Hi: I think this is a bug, but I’m just starting with CUDA so it’s far more likely to be an error on my part. I would appreciate it if someone else would take a look at this.
Here is a matrix of my results using various compiler options for the code shown at the end (the forum wouldn’t let me attach a .cu file):
Use Fast Math No Use Fast Math
Debug OK Incorrect
No Debug OK Incorrect
Emulation OK OK
The expected results are: The incorrect results are:
0.866025 0.866025 0.866025 0.866025 0.866025 0.866025
0.866025 0.866025 -0.866025 0.866025 0.866025 0.866025 <- wrong
0.52449 2.34138 2.34138 0.52449 2.34138 2.34138
0.52449 2.34138 -2.34138 0.52449 2.34138 2.34138 <- wrong
I’m using the NVIDIA common.mk, so Debug (dbg=1 in the Makefile) results in the command line:
nvcc -o obj/debug/redux.cu_o -c redux.cu -D_DEBUG -keep -I. -I/usr/local/cuda/include -I/home/allen/NVIDIA_CUDA_SDK/common/…/common/inc -DUNIX -g
g++ -fPIC -o /home/allen/NVIDIA_CUDA_SDK/common/…/bin/linux/debug/redux obj/debug/redux.cu_o -L/usr/local/cuda/lib -L/home/allen/NVIDIA_CUDA_SDK/common/…/lib -L/home/allen/NVIDIA_CUDA_SDK/common/…/common/lib -lcuda -lcudart -lGL -lGLU -lcutilD
and dbg=0 yields:
nvcc -o obj/release/redux.cu_o -c redux.cu -keep -I. -I/usr/local/cuda/include -I/home/allen/NVIDIA_CUDA_SDK/common/…/common/inc -DUNIX -O3
g++ -fPIC -o /home/allen/NVIDIA_CUDA_SDK/common/…/bin/linux/release/redux obj/release/redux.cu_o -L/usr/local/cuda/lib -L/home/allen/NVIDIA_CUDA_SDK/common/…/lib -L/home/allen/NVIDIA_CUDA_SDK/common/…/common/lib -lcuda -lcudart -lGL -lGLU -lcutil
I’m running RHEL 4 x86_64 with a 8800ultra, on a Tyan S2927 MB with dual Opteron 2216, 4 GiB mem. Using CUDA SDK 1.0, compiler version
nvcc: NVIDIA ® Cuda compiler driver
Copyright © 2005-2006 NVIDIA Corporation
Built on Thu_Jun_28_09:57:19_PDT_2007
Cuda compilation tools, release 1.0, V0.2.1221
#include <cstdio>
#include <memory.h>
#include "cutil.h"
const int NX = 2;
const int NY = 1;
const int NZ = 1;
const int NQDPT = 2;
const float M_1_SQRT3 = 0.577350269f / 2.f;
const float M_HALF = 0.5f;
// Some quadrature points relative to the center of the cell.

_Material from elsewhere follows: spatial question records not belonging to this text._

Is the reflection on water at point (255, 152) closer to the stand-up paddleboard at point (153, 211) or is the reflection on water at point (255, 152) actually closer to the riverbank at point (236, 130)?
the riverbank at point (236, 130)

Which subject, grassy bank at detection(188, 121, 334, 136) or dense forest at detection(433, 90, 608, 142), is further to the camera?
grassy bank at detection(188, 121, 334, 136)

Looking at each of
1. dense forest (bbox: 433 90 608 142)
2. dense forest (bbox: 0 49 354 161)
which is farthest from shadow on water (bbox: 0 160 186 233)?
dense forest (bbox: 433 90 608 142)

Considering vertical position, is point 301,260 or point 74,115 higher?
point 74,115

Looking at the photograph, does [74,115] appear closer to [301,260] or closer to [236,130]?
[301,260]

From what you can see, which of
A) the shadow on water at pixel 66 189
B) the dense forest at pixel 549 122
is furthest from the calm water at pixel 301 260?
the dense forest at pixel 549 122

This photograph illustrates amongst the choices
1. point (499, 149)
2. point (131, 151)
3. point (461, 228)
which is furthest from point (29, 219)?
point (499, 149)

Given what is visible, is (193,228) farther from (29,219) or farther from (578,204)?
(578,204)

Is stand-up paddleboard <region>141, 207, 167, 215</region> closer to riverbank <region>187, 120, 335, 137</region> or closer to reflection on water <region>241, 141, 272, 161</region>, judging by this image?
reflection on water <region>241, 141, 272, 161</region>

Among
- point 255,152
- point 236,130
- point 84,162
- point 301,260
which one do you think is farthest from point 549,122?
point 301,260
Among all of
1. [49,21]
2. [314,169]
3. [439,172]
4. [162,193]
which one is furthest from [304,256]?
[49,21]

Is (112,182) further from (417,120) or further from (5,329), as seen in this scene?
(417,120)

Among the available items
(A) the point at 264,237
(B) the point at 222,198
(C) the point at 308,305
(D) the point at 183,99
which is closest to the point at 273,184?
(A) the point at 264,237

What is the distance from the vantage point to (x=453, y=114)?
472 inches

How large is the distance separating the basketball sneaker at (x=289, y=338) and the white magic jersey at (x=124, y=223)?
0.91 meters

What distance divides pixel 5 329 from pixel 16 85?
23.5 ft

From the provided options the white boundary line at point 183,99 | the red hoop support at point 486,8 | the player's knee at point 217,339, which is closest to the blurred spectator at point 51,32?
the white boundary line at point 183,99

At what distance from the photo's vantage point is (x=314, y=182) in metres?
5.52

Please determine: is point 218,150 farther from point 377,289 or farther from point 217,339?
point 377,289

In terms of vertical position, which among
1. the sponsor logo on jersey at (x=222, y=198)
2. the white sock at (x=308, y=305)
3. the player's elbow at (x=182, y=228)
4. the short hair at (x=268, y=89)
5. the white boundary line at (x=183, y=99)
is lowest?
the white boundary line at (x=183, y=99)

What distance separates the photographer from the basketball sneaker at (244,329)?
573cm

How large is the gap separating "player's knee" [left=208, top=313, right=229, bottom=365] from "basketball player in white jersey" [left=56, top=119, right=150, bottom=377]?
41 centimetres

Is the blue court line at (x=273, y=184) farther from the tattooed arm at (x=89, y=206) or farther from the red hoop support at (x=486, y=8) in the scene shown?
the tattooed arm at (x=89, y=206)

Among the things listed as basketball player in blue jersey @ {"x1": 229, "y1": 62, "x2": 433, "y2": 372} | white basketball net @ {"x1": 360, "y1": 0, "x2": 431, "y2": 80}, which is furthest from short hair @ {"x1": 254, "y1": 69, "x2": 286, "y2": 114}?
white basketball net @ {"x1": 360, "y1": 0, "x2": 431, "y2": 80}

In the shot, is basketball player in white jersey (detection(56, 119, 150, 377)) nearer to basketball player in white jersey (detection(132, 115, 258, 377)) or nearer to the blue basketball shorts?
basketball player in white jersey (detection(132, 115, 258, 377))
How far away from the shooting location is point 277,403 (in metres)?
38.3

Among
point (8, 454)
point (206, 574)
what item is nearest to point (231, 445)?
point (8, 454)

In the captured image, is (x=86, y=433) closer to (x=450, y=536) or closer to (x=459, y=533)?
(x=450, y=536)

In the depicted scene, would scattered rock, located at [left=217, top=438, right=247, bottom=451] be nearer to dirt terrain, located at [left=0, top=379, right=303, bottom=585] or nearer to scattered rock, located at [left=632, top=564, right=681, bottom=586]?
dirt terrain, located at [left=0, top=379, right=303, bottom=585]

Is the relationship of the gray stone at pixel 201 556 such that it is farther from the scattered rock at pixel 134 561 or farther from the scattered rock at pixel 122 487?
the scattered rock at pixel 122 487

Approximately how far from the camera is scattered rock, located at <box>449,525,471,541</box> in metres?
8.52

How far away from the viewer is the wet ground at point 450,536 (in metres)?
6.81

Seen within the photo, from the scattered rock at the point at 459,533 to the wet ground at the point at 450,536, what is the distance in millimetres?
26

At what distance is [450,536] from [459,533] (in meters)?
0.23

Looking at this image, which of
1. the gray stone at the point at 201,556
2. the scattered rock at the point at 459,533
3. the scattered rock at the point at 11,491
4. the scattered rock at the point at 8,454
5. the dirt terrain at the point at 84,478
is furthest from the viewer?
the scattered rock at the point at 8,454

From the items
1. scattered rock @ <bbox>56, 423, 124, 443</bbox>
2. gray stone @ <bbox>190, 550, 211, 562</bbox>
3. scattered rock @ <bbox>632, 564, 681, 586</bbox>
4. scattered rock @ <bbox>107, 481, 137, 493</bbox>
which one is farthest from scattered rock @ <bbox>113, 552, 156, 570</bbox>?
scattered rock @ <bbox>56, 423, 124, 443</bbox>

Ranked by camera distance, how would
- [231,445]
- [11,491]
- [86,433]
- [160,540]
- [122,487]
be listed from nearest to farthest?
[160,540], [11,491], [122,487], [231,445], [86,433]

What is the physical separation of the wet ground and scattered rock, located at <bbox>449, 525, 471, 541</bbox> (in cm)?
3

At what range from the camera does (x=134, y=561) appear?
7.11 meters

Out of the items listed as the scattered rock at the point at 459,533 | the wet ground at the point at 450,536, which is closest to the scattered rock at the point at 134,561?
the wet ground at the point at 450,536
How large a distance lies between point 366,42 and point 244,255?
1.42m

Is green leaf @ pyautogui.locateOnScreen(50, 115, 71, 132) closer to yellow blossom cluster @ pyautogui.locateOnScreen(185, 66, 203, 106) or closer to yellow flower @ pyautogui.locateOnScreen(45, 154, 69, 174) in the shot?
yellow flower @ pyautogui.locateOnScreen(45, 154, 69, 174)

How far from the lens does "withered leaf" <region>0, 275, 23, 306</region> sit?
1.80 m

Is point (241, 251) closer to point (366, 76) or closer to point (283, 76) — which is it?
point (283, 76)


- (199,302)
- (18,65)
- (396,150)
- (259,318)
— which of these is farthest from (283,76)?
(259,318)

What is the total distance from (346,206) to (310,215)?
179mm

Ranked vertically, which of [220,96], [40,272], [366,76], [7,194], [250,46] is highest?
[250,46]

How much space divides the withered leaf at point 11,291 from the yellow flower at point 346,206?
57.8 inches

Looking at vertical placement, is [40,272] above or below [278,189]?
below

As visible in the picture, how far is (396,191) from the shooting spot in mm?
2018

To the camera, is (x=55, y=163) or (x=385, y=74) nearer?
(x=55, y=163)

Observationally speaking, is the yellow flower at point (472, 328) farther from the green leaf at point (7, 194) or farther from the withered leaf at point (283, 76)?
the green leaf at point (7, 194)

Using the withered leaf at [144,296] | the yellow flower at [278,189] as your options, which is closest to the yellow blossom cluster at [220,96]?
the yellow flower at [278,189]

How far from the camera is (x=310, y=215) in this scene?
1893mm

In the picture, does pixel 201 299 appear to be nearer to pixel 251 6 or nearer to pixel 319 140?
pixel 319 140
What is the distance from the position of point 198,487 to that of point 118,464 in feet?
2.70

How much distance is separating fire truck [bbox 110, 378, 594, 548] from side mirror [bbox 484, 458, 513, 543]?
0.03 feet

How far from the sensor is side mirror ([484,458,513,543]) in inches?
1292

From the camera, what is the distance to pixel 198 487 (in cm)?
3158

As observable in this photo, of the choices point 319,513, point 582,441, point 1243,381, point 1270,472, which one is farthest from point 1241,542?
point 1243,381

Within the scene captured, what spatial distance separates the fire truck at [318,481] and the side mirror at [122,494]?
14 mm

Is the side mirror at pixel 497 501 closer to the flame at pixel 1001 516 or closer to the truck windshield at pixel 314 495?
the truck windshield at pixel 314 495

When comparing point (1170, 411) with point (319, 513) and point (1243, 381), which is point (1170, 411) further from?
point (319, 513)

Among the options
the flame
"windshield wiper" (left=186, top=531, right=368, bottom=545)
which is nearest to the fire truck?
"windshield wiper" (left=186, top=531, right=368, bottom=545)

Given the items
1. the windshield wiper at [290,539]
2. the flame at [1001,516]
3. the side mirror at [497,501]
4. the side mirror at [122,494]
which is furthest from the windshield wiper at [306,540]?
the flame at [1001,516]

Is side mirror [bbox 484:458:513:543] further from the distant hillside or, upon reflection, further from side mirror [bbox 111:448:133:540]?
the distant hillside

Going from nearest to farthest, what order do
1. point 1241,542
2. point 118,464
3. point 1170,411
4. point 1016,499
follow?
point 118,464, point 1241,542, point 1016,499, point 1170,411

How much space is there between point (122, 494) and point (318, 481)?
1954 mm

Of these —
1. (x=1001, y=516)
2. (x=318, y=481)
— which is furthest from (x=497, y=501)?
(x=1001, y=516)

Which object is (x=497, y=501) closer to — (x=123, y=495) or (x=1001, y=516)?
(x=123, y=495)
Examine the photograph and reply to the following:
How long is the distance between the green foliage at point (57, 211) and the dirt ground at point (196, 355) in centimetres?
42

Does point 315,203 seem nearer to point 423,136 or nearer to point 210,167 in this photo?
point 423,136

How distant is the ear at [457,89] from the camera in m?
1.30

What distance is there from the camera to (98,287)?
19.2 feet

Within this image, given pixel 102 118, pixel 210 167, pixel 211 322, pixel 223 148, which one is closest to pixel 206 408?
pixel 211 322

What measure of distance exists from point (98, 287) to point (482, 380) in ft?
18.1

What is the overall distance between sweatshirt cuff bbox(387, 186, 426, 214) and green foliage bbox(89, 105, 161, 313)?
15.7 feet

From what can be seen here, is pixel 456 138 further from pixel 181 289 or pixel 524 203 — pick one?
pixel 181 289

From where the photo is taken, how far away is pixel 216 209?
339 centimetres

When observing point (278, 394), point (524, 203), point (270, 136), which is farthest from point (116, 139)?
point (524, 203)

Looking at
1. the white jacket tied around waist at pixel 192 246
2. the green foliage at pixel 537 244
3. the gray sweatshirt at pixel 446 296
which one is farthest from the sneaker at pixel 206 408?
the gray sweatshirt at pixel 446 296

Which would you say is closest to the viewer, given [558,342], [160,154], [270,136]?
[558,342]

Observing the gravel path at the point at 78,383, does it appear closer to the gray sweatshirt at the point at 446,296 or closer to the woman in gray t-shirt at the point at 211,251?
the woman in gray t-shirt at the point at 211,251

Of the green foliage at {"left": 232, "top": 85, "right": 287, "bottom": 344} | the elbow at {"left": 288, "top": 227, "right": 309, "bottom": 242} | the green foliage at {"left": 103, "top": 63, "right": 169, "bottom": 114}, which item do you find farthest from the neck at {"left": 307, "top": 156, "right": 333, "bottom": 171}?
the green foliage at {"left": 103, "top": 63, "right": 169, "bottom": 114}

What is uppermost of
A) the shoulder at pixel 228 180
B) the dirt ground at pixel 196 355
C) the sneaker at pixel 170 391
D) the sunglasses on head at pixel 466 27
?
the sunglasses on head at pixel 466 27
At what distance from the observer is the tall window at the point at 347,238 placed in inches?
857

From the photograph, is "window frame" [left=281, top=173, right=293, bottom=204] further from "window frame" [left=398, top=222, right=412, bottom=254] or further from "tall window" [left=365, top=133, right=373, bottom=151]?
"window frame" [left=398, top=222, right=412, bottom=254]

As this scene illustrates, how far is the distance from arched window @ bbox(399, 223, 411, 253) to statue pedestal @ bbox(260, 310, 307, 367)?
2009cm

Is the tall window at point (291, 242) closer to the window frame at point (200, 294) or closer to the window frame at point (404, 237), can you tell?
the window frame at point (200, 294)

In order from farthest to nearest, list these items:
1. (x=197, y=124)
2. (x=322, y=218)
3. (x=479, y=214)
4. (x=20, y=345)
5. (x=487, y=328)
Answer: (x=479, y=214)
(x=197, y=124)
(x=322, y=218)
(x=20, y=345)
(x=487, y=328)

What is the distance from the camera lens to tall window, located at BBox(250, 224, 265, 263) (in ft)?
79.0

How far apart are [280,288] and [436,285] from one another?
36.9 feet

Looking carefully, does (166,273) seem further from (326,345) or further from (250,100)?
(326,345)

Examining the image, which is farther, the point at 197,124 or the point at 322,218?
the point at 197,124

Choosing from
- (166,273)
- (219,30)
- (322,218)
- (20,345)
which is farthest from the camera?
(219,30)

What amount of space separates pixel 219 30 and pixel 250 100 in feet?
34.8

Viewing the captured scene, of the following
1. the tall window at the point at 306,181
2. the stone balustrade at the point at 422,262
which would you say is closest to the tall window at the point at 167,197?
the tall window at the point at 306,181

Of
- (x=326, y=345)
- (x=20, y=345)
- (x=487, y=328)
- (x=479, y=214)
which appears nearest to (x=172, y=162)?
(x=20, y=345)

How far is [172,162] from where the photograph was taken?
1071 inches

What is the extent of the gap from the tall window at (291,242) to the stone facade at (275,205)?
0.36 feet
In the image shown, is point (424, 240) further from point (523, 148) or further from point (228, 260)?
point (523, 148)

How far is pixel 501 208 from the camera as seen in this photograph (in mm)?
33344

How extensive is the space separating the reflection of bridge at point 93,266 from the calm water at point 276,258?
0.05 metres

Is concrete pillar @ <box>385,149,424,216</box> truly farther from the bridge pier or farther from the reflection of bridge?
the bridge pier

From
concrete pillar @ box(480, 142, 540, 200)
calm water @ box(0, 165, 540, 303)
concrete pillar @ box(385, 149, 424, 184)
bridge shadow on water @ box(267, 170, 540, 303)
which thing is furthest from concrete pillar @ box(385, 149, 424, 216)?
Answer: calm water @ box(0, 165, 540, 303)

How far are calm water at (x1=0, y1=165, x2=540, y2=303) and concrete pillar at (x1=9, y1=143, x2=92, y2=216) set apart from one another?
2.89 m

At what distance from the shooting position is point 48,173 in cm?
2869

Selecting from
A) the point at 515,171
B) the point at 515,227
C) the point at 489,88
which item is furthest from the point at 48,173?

__constant__ float3 gauss2[NQDPT] = {
{ M_1_SQRT3 + M_HALF, M_1_SQRT3 + M_HALF, M_1_SQRT3 + M_HALF },
{ M_1_SQRT3 + M_HALF, M_1_SQRT3 + M_HALF, -M_1_SQRT3 + M_HALF },
};
// Borrowed from CudaMath.h
inline __device__ __host__ float3 operator +(float3 a, float3 b)
{
return make_float3(a.x+b.x, a.y+b.y, a.z+b.z);
}
inline __device__ __host__ float3 operator -(float3 a, float3 b)
{
return make_float3(a.x-b.x, a.y-b.y, a.z-b.z);
}
inline __device__ __host__ float dot(float3 a, float3 b)
{
return a.x * b.x + a.y * b.y + a.z * b.z;
}
inline __device__ __host__ float3 operator /(float3 a, float l)
{
float l_inv = 1.f / l;
return make_float3( l_inv * a.x, l_inv * a.y, l_inv * a.z );
}
__global__ void hereToThere ( const float3 start, float3* p_bucket )
{
int q = threadIdx.x;
int i = threadIdx.y;
int j = blockIdx.x;
int k = blockIdx.y;
int ipt1 = q + i * NQDPT + j * NQDPT * NX + k * NQDPT * NX * NY;
// Locate our cell and our Gauss point.
float3 p1 = make_float3( i, j, k ) + gauss2[q];
// Compute the normalized direction vector from the start point.
float3 dp = p1 - start;
float t = sqrtf( dot( dp, dp ) );
float3 omega = dp / t;
// Initial step size in the omega direction.
float3 p0 = start;
float dx = p0.x / omega.x;
float dy = p0.y / omega.y;
float dz = p0.z / omega.z;
// Return the distances we just calculated.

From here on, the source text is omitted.